Neg transfer quality question
Posted 15 December 2008 - 05:22 PM
I got some Vision 3 500T transferred to video at a local transfer house. I am happy to report that I found the Vision 3 to be exceptionally forgiving latitude-wise. Nothing to complain about there.
This is the problem: although I shot on a tripod in a windowless room on manual exposure (as in, no change whatsoever of lighting or aperture), in some of my long takes, the contrast/colour/exposure changes jumpily in fits and starts. It almost feels as though someone was manipulating these parameters (dial twiddling?) rather restlessly and aimlessly during the transfer. I have no clue how telecine works, so I have no sense of whether this is an accurate description.
So... is this the fault of the transferrer, and if so, is it considered bad form for a neg transfer to be so visually jumpy? Can transferrers "go backwards" and redo a section when they see a need to revise their initial judgments about colour or contrast? Or do you basically get one chance to get it right?
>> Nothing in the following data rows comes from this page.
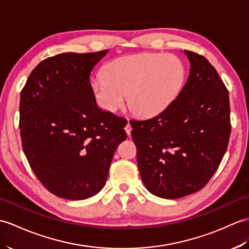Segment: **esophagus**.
Here are the masks:
<instances>
[{
  "instance_id": "34e87169",
  "label": "esophagus",
  "mask_w": 249,
  "mask_h": 249,
  "mask_svg": "<svg viewBox=\"0 0 249 249\" xmlns=\"http://www.w3.org/2000/svg\"><path fill=\"white\" fill-rule=\"evenodd\" d=\"M125 131H126L127 136L129 137V136H130V132H131V126H130V124H129V123L125 126Z\"/></svg>"
}]
</instances>
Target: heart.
Listing matches in <instances>:
<instances>
[{
	"label": "heart",
	"mask_w": 249,
	"mask_h": 249,
	"mask_svg": "<svg viewBox=\"0 0 249 249\" xmlns=\"http://www.w3.org/2000/svg\"><path fill=\"white\" fill-rule=\"evenodd\" d=\"M187 71L176 56L140 53L110 61L104 76L92 80L96 103L108 112L117 111L125 103L138 117L151 118L166 110L180 94Z\"/></svg>",
	"instance_id": "b5f03b06"
}]
</instances>
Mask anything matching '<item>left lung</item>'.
<instances>
[{"label": "left lung", "instance_id": "1", "mask_svg": "<svg viewBox=\"0 0 249 249\" xmlns=\"http://www.w3.org/2000/svg\"><path fill=\"white\" fill-rule=\"evenodd\" d=\"M190 74L172 105L148 120L130 121L144 186L176 199L203 189L221 163L230 137L228 90L204 56L184 51Z\"/></svg>", "mask_w": 249, "mask_h": 249}]
</instances>
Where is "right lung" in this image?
<instances>
[{"label": "right lung", "instance_id": "add662e5", "mask_svg": "<svg viewBox=\"0 0 249 249\" xmlns=\"http://www.w3.org/2000/svg\"><path fill=\"white\" fill-rule=\"evenodd\" d=\"M109 50L62 53L34 69L20 95L22 147L33 172L58 197H92L106 183L125 119L98 108L90 74Z\"/></svg>", "mask_w": 249, "mask_h": 249}]
</instances>
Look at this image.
Not a tragedy, but I am just wonderin'.
Posted 15 December 2008 - 06:04 PM
It almost feels as though someone was manipulating these parameters (dial twiddling?) rather restlessly and aimlessly during the transfer. I have no clue how telecine works, so I have no sense of whether this is an accurate description.
What type of system was it transfered on? Usually a colorist would grade the entire reel then go back and lay it off. Often they'll make a first pass just to place keyframes where the scene changes so it's one less thing to worry about while coloring.
If it's a film chain type transfer then all bets are off as there are several ways what you described could happen.
Posted 16 December 2008 - 01:15 AM
I have found the same with some of my transfers, and only when I've shot in manual mode. The exposure flutters, and is visible more on negative than reversal. The same has occurred in manual mode using different cameras. I do my own transfers with my home brew method, and at first thought it might have been my bulb perhaps not being screwed in tight enough or the motor speed not set correctly for flicker.
Upon further inspection, I found that on reels where I shot scenes with auto exposure and manual, only the manually set scenes showed this behavior. The auto exposure was steady, barring anything entering or changing within the scene (in which case the exposure level varied smoothly, as expected, but not jumpy).
I then remembered how sometimes I would turn on an old radio, and when I would adjust the volume dial, the sound would crackle, and sometimes vary, or even deteriorate until I would turn it from one end to another a bunch of times, then it would improve a bit, at least to hold a steady volume. I was told that this happens with old "pots" due to the age and accumulation of dust within the contacts, in which case "swiping" them by turning them quickly can help.
Could the same occur with these camera's? In setting it to manual, exposure is controlled by the position of the circular contact within the exposure knob, whereas in auto, I'm assuming the internal electronics take over the metering, and therefore not subject to the condition of the "pots". I wonder sometimes if it can be fluttering due to its deteriorated condition and/or the vibrations of the motor when transmitted to them while shooting.
All guesswork and theory on my part, I'm sure a camera tech would have a better answer.